Parameters for a Sourcing Plan
- Business-critical needs. In the Life Sciences Industry, these are often determined by the current product portfolio. There may be a need to bring therapeutic area or technology experts into the organization to complement the existing workforce.
- Candidate demand. In highly competitive therapeutic areas such as immuno-oncology, demand usually outweighs supply. Securing highly sought-after individuals will take a creative sourcing and attraction strategy and a winning ‘value proposition’.
- Passive versus active candidates. Most companies, in my view, still mistakenly see both groups as one and the same. Understanding the different hiring methods for each group is crucial.

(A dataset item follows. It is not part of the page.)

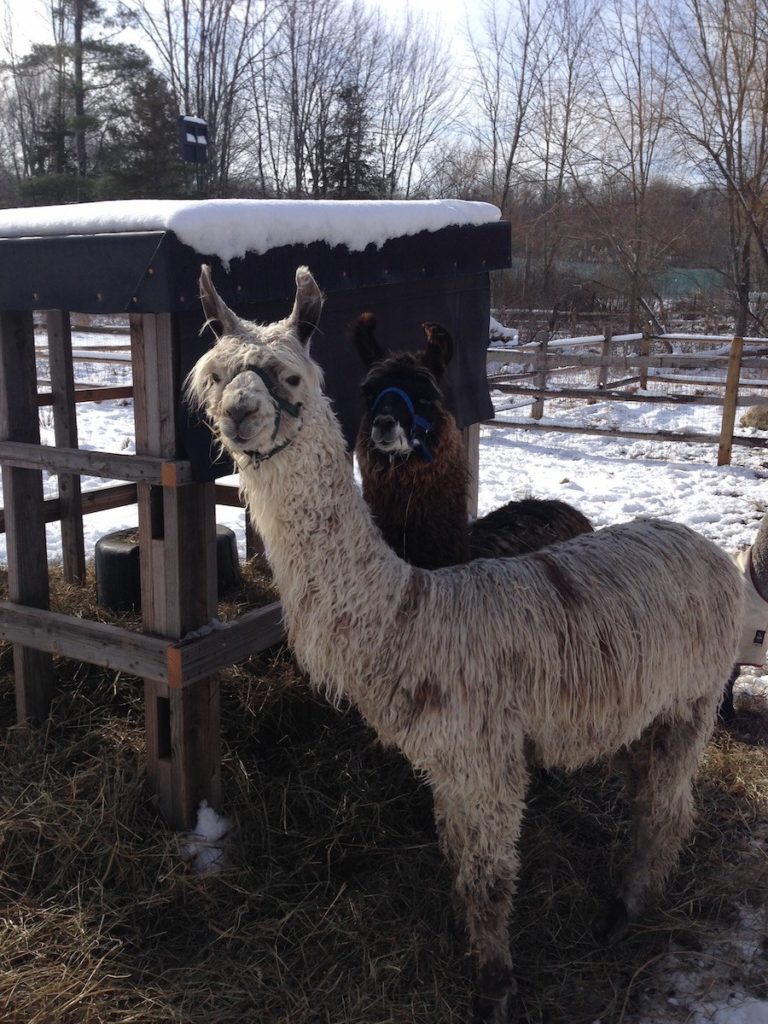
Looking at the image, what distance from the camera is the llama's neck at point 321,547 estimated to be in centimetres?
249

- Utilization of relevant media channels. The use of media depends on who you are trying to attract. For cost and efficiency reasons, most individual advertising campaigns now appear in digital media. The rapid development in the use of social media for recruitment purposes is no secret. LinkedIn and even Facebook can be important tools to source and identify talent. But as I have seen, passive candidates need a different strategy. This might involve a combined approach by the in-house sourcing team in partnership with a specialist executive search consultancy. The benefit I found in using third-party specialists was their depth and breadth of industry knowledge, their strong, more closely-knit networks with key opinion leaders and their ability to deliver consistently on complex assignments.
- Creating a winning value proposition. The scarcity of able leaders is well recognized. However, there is also a severe – and growing – shortage of people able to run divisions and manage critical functions. Interesting but challenging projects, merit-based career progression and flexible working are just some of the key criteria expected by candidates today. At Pfizer, work-life balance was the most important factor we found when we surveyed senior leaders.
Image: The Employer Value Proposition
The Life Sciences Industry has made progress. However it still has a lot more to do to find cost savings, create efficiencies and drive innovation. For those reasons, it’s more important than ever that talent acquisition professionals step up to the mark and work as true, value-adding partners with leadership colleagues.
The alternative is to accept that human resources is purely transactional, non value-adding and therefore something that should sit outside the core of the enterprise, or even fully outsourced to a third party. That’s not a vision I relish. I prefer the alternative vision; one in which HR professionals help their co-workers, clients and employers design a hiring strategy for What’s Next, and break free from the comfortable, familiar and in many cases outdated methods used in the past.